Further, he said, “The slow return of business travel and fewer meetings and events continue to have a significant negative impact on our industry.”
Nationwide hotel room revenues are projected to reach $168 billion, within 1% of 2019 figures and an increase of 19% compared with 2021, AHLA said. Occupancy is projected to hit 63.4%, nearing the 66.0% rate achieved in 2019 and far above the 44% and 57.6% reached in 2020 and 2021, respectively.
AHLA expects that hotels this year will see growth in leisure and “bleisure” travelers — those who blend
business and leisure travel. The eventual return of international travelers to the
U.S. also could give Hawaii hotels a lift.

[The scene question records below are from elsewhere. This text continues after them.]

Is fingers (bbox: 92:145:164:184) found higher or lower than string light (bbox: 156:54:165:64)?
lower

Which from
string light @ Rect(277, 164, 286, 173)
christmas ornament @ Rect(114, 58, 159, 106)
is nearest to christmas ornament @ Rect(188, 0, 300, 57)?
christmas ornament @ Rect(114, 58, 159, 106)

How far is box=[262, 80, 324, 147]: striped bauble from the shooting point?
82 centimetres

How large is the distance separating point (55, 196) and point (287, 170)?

Even so, Gibson cautioned that Hawaii hotels “aren’t out of the woods.”
While coronavirus cases seem to be winding down, Gibson said, pandemic trends will have to be carefully monitored.
The ever-growing popularity of vacation rentals, some legal, some not, also has had a tremendous effect on the hotel market, he said.
In 2021, hotels, which supply nearly 54% of the lodging in the state, saw their unit count dip to 43,096, a 1% drop from 2020. However, vacation rental units grew 2% to 14,589 units in 2021. That’s more than 18% of all the supply of visitor lodging in the state.
Short-term rental enforcement has even caught the attention of Hawaii Tourism Authority President and CEO John De Fries, who on Monday published a letter affirming his support for Bill 41, which specifies Honolulu’s short-term rental rules and is scheduled to go before the Honolulu City Council at 9 a.m. Wednesday.